AlanTuring.net Reference Articles on Turing

The Halting Theorem

By Jack Copeland

© Copyright B.J. Copeland, May 2000

The Halting Theorem concerns what I will call the 'terminating program task' or 'TP task'.

This task is to respond in accordance with the following rules to inputs of arbitrarily selected finite strings of binary digits:

(1) Answer '1' if the input string is a program that will cause the universal Turing machine to execute only a finite number of actions. (Such programs are called 'terminating'.)

(2) Answer '0' if the string is not a terminating program - i.e. if the string is either a Turing machine program that does not terminate or is not a well-formed Turing machine program at all.

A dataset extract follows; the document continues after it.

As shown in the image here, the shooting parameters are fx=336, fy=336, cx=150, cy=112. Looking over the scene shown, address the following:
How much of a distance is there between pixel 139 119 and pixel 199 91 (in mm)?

An example of a terminating program is one for finding the highest factor of a given integer, terminating on producing the answer. An example of a non-terminating program is one for calculating the digits of p (p having no last digit).

The Halting Theorem says this: a finitely-operating universal Turing machine cannot carry out the TP task.

A finitely-operating machine is one that delivers each of its answers after carrying out only a finite number of atomic operations.

The modern computer is based on the universal Turing machine. Since a finitely-operating universal Turing machine cannot carry out the TP task, nor can your computer. Indeed, even if your computer (or anyone else's computer) were given unlimited amounts of memory, and were allowed unlimited amounts of time in which to carry out an unlimited (although always finite) number of computations, your computer would still not be able to carry out the TP task.

The TP task is a variation on a task invented by Turing in his 1936 article 'On Computable Numbers, with an Application to the Entscheidungsproblem'. In this article Turing stated and proved a theorem similar to the Halting Theorem.